**Given text:**
______

Practical reference compression and implementation

[dmlloyd]

I want to have a dedicated thread about reference/pointer compression in LLVM and how it might be accomplished.

At time of writing, we're representing references as unsigned integer values. The actual value of references is presently simply a pointer, cast to an integer, so effectively we're simply using pointers as references (but with some extra complication, which may detrimentally impact LLVM optimizations).

The choice of using an integer type for references is based on an off-the-cuff assumption that it is necessary to do so, since there is no way to achieve a compressed pointer type in LLVM. So I'd like to explore two lines of thought: how far can we take the integer reference idea, and how feasible is it to establish support for compressed pointers on the LLVM side?

Integer refereces

There are (at least) two ways to look at integer references. In one view, it is an opaque set of bits that can be mathematically munged into a usable address, and vice-versa. In the other view, it is an index into one or more possible data structures in which any possible object is contained.

The current implementation could be viewed as an index into the array of possible addresses starting at address zero. This view is not well-supported by LLVM or by modern systems in general, which are generally a bit prickly about the semantics of things that are relative to address zero; thus, the reality is that we're using the "opaque bits" strategy along with inttoptr/ptrtoint - a strategy that has already caused some difficulties for us (and in fact is that it's generally problematic; check out the llvm-dev discussions on the topic). The current implementation of integer references seems to have every disadvantage of every possible approach, with none of the advantages. Therefore, for the purposes of discussion, I'm going to ignore the current implementation beyond acknowledging that the code which supports this approach could potentially be evolvable into something better.

Something better

There are a few potentially interesting approaches to pointer compression in the wild. HotSpot is generally using a base address plus a bit-shifted smaller-than-a-pointer (32 bit in practice) offset. I was not able to find information on OpenJ9 but I assume that it uses a similar implementation OpenJ9 uses a similar approach but without a base pointer. The bit shifting approach entails aligning all potential object addresses on a small power-of-two boundary (8 or 16 for example); practically speaking, this would be (at a minimum) the smallest power of two which is larger than the minimum size and alignment of an object. Using a larger shift may allow more objects on the heap before OOME, at the cost of more memory wastage due to excess padding between smaller or inconveniently-sized objects.

Implementing this algorithm using our current strategy is definitely possible. To get a usable pointer out of a reference value, we'd perform the arithmetic: zero-extend to the pointer size, bit shift, and use various means to add to the base pointer (either convert the base pointer with ptrtoint, add, and convert back, or getelementptr against an i8* view of the base pointer).

However, this suffers from many of the same problems we already have with relying on inttoptr and ptrtoint. It also does not consider stack allocations (which I'll cover later).

The bit shift of the compressed pointer is derived from the size of the object. In effect, it is an array index into an array of aligned, minimally-sized objects (where some of the objects may spill outside of their containers). LLVM appears to have better infrastructure for tracking array accesses than integer-to-pointer conversions and arithmetic; therefore, this strategy seems best employed as a getelementptr from the heap base, using the reference value as an index into the heap area.

Stack allocation

One of the more interesting ideas we've been discussing for a while now is stack allocation. Compressed reference values conflict with this idea in a few ways.

______

**Information shown:**
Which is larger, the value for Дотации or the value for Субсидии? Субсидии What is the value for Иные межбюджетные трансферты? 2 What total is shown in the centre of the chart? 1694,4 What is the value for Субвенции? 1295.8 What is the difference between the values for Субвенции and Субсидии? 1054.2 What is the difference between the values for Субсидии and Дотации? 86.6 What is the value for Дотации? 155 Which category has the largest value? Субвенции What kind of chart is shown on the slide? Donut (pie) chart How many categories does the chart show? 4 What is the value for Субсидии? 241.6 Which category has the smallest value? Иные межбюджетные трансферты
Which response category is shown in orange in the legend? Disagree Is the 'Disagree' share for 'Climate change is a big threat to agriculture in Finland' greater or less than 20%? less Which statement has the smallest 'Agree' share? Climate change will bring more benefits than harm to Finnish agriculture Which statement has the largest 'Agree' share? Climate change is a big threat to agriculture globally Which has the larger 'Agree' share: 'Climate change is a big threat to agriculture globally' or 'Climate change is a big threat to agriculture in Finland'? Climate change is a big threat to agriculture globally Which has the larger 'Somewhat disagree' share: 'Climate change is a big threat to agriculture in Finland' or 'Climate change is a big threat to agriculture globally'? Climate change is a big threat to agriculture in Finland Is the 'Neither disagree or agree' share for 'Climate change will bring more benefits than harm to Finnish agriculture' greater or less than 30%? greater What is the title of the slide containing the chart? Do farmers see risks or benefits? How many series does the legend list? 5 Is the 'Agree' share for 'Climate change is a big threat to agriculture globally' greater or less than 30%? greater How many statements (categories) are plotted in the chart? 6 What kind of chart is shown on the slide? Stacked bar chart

______

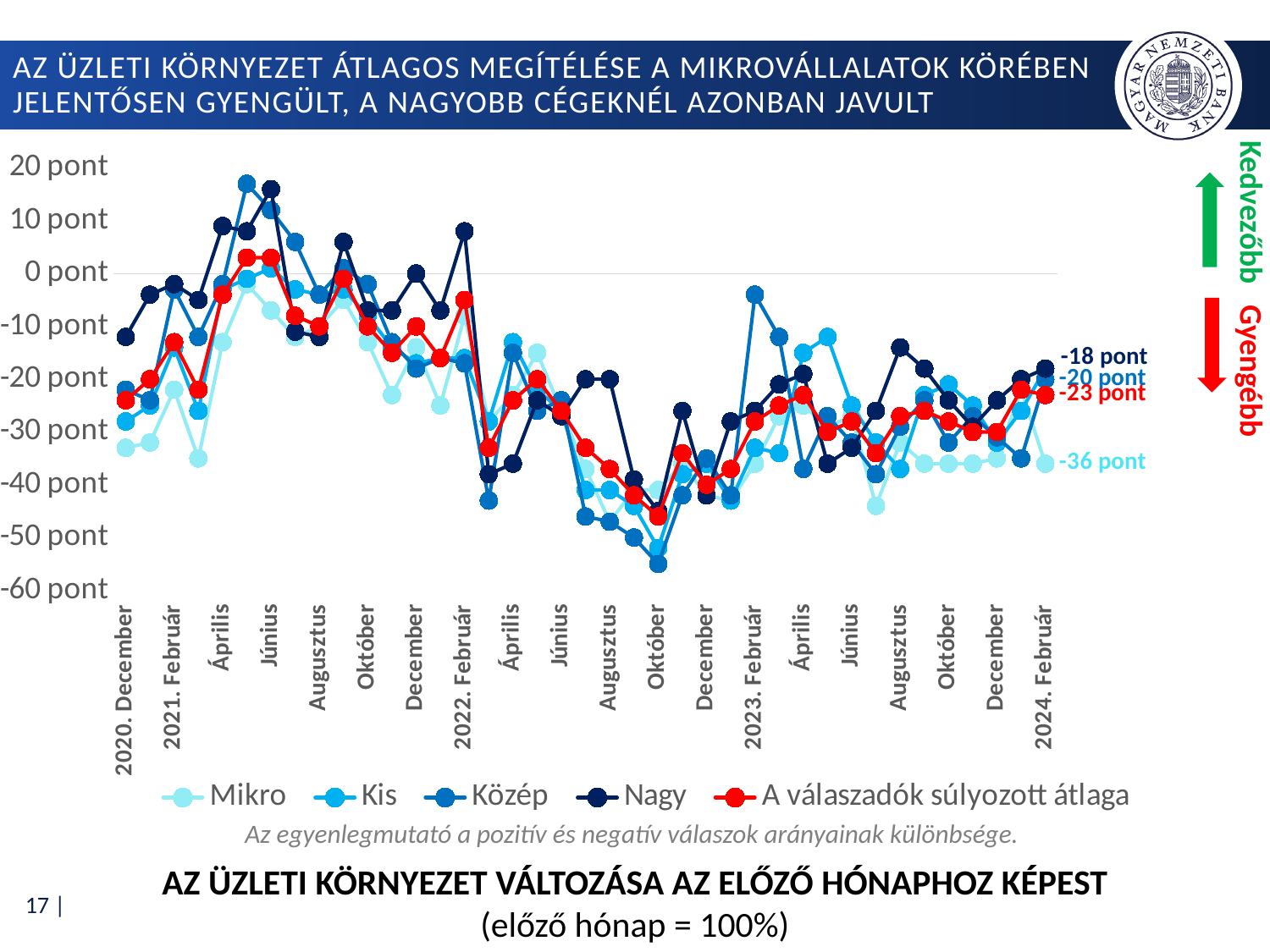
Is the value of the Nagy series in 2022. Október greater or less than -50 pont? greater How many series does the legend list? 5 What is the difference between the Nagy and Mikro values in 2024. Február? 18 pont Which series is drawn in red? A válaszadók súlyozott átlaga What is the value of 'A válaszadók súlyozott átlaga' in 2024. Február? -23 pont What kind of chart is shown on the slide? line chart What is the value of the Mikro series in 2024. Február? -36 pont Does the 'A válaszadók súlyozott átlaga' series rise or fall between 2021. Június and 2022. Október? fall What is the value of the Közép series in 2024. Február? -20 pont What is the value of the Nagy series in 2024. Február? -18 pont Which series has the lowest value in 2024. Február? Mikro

______

**Check your understanding:**
1/ From the pointer compression thread, reproduce word for word the passage that begins with the words containing "Practical reference compression" and ends with "the LLVM side?".
2/ In the pointer compression thread, what operations, in order, turn a reference value into a usable pointer?

**Responses to the exercise:**
1/
Practical reference compression and implementation

[dmlloyd]

I want to have a dedicated thread about reference/pointer compression in LLVM and how it might be accomplished.

At time of writing, we're representing references as unsigned integer values. The actual value of references is presently simply a pointer, cast to an integer, so effectively we're simply using pointers as references (but with some extra complication, which may detrimentally impact LLVM optimizations).

The choice of using an integer type for references is based on an off-the-cuff assumption that it is necessary to do so, since there is no way to achieve a compressed pointer type in LLVM. So I'd like to explore two lines of thought: how far can we take the integer reference idea, and how feasible is it to establish support for compressed pointers on the LLVM side?

2/
1. Zero-extend to the pointer size.
2. Bit shift.
3. Add to the base pointer, either by converting the base pointer with ptrtoint, adding, and converting back, or by using getelementptr against an i8* view of the base pointer.